### Instruction
Reproduce the lines from the line with "Of the objects" to the line with "According to this photograph, is", unchanged.

### Provided entries
────────
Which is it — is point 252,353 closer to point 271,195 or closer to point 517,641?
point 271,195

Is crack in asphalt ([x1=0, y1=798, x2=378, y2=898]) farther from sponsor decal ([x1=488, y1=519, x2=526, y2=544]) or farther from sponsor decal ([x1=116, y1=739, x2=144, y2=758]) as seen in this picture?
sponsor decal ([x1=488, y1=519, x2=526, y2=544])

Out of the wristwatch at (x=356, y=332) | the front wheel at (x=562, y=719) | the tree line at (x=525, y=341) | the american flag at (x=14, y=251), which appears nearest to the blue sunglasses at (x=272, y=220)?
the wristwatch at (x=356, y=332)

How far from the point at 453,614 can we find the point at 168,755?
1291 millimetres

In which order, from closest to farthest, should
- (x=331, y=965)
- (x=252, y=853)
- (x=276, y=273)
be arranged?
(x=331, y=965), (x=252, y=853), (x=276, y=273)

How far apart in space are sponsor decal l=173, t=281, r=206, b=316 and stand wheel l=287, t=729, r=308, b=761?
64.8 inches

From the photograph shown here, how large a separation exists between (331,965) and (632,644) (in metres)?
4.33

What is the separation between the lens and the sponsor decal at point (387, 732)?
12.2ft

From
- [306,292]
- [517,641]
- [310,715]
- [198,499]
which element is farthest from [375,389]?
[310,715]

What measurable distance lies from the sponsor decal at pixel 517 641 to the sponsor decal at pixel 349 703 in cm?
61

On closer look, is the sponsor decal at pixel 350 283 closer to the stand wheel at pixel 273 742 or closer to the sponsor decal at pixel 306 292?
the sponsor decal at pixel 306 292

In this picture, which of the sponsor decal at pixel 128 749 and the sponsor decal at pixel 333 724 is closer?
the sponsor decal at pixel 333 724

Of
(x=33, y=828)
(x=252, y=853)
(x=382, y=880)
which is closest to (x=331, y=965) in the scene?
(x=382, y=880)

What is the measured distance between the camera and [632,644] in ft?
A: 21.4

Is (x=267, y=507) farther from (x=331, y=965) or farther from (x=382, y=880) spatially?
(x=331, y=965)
────────
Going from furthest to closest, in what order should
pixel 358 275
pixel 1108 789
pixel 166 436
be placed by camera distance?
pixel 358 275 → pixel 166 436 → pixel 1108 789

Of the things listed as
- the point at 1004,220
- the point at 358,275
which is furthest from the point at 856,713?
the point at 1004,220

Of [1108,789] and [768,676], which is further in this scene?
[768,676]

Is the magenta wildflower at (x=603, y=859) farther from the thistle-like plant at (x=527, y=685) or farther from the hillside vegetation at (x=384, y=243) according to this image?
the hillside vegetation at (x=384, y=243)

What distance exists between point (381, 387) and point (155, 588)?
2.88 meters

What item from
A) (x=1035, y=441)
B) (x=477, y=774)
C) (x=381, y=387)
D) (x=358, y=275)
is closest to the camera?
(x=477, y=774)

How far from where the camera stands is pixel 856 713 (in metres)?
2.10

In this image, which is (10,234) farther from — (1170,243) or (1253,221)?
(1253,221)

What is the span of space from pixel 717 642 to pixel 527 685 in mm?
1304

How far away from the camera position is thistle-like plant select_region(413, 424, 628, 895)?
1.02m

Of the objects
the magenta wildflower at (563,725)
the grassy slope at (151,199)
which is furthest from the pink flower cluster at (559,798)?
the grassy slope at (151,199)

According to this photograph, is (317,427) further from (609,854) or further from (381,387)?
────────
### Problem solution
Of the objects
the magenta wildflower at (563,725)
the grassy slope at (151,199)
which is furthest from the pink flower cluster at (559,798)?
the grassy slope at (151,199)

According to this photograph, is (317,427) further from (609,854) or further from (381,387)?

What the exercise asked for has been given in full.